Whether you are now working from home or simply spending more of your days indoors, chances are that your hips, back, and neck are starting to feel a little structural wear and tear – even with the best ergonomically designed chair, standing desk, or mobile computer set-up. For what it’s worth, I’m currently hunched over my laptop on a coffee table as I write this… probably like most of you.

The unfortunate truth is that we adapt just as quickly to negative stressors (like my current poor posture and body position), as we do to positive stressors (like exercise). From circulation to hormone production, poor body positioning on a regular basis affects much more than how we “look” as this Coronavirus quarantine passes by.

But the upside is that a postural reset – a few gentle mobility movements requiring no additional equipment – takes only a few, intentional moments during your day. We’ll start with 3 basic moves this week and build upon these in next week’s newsletter!

Box Breathing

What it does:
Conscious breathing is the basis for almost all meditation and relaxation techniques and has been shown to boast benefits such as stress reduction, lowered blood pressure, and improved immune system response. So, before you move, bend, or stretch, start by doing the following:

To perform the stretch:
Close your eyes. Breathe in through your nose while counting to four slowly. Feel the air enter your lungs and fill your belly.

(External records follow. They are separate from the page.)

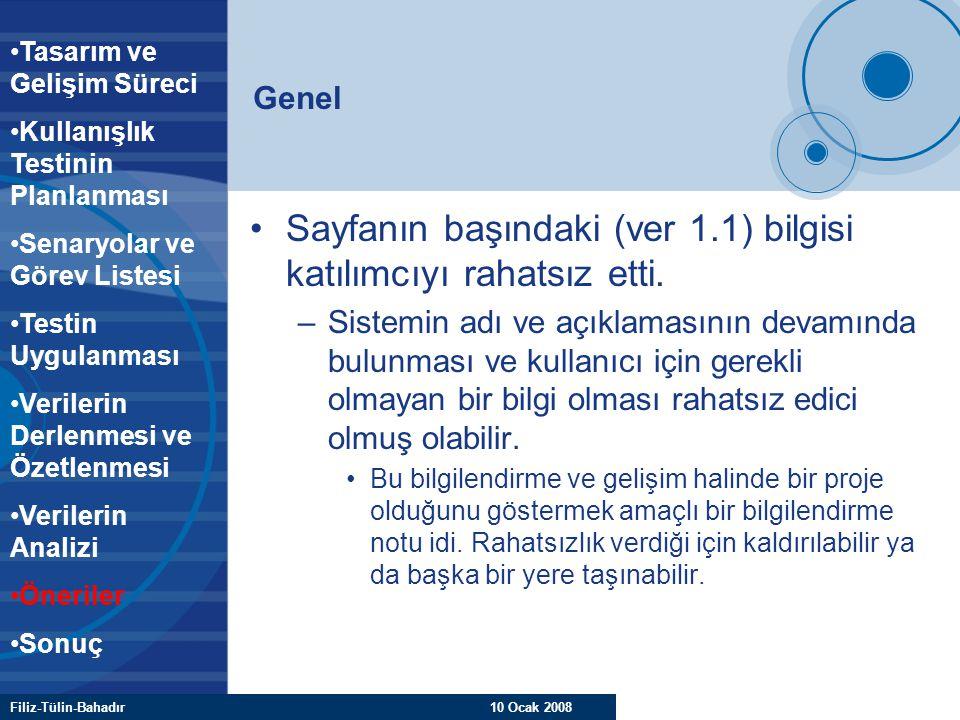 Filiz-Tülin-Bahadır 10 Ocak 2008 Genel Sayfanın başındaki (ver 1.1) bilgisi katılımcıyı rahatsız etti. –Sistemin adı ve açıklamasının devamında bulunm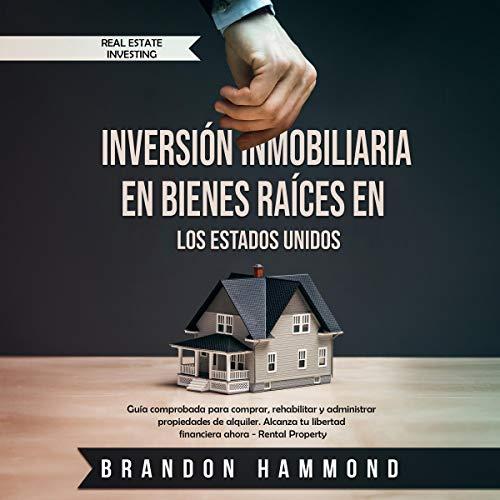 Inversión Inmobiliaria en Bienes Raíces en los Estados Unidos [Real Estate Investment in Real Estate in the United States] cover art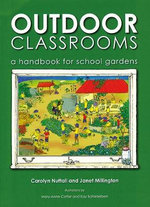 Outdoor Classrooms : A Handbook for School Gardens - Carolyn Nuttal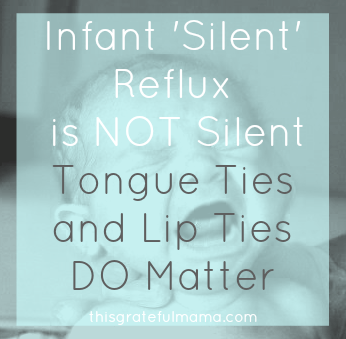 Infant 'Silent' Reflux is NOT Silent - Tongue Ties and Lip Ties DO Matter | thisgratefulmama.com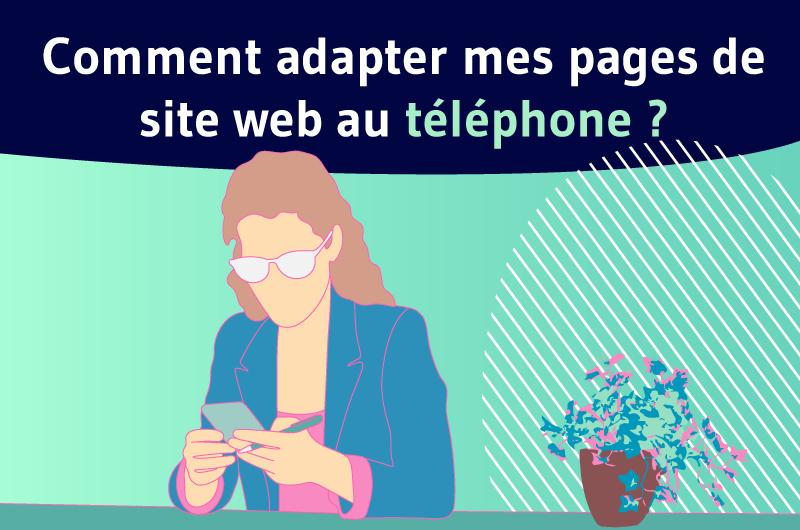 Comment adapter mes pages de site web au téléphone ?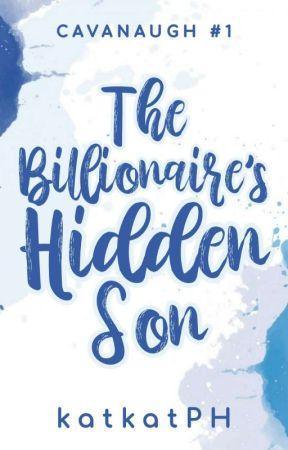 The Billionaire's Hidden Son (Cavanaugh #1) by katkatPH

Hold your breath inside while counting slowly to four. Try not to clamp your mouth or nose shut. Simply avoid air entering or leaving the body for 4 seconds.

Slowly exhale for 4 seconds.

Repeat steps 1 to 3 three to five times.

P.S. Check out “The Jed Talks” on RallySport’s Instagram for video instruction!  This entire process can be shorted to a 2 or 3-count rhythm if needed to start.

Standing Shoulder Rolls

What it does:
Sometimes the simplest movements are in fact, the most effective. A standing shoulder roll works to not only reestablish length in the chest and shoulders but also strengthens the mid- and upper-back musculature.


To perform the stretch:
Stand tall and shrug your shoulders up and back, retracting your shoulder blades as you go in a full circle. Gently roll your head from side to side between each shoulder roll to loosen the muscles around your neck and jaw. Complete 3-5 rolls slowly.


Standing Door Frame Chest Stretch

What it does:
To help find more breathing room (literally!), a standing door frame stretch is a great step toward reopening a ribcage and diaphragm that may have become compressed from too much sitting. It also reestablishes length in our chest and shoulder musculature from the nearly unavoidable phone and/or laptop hunch.

To perform the stretch:
Put both arms at or close to a 90-degree angle on a door frame and stagger one leg in front of the other. Tighten your core and slowly lean into the forward leg to initiate the stretch. You’ll complete 3-5 leans per leg.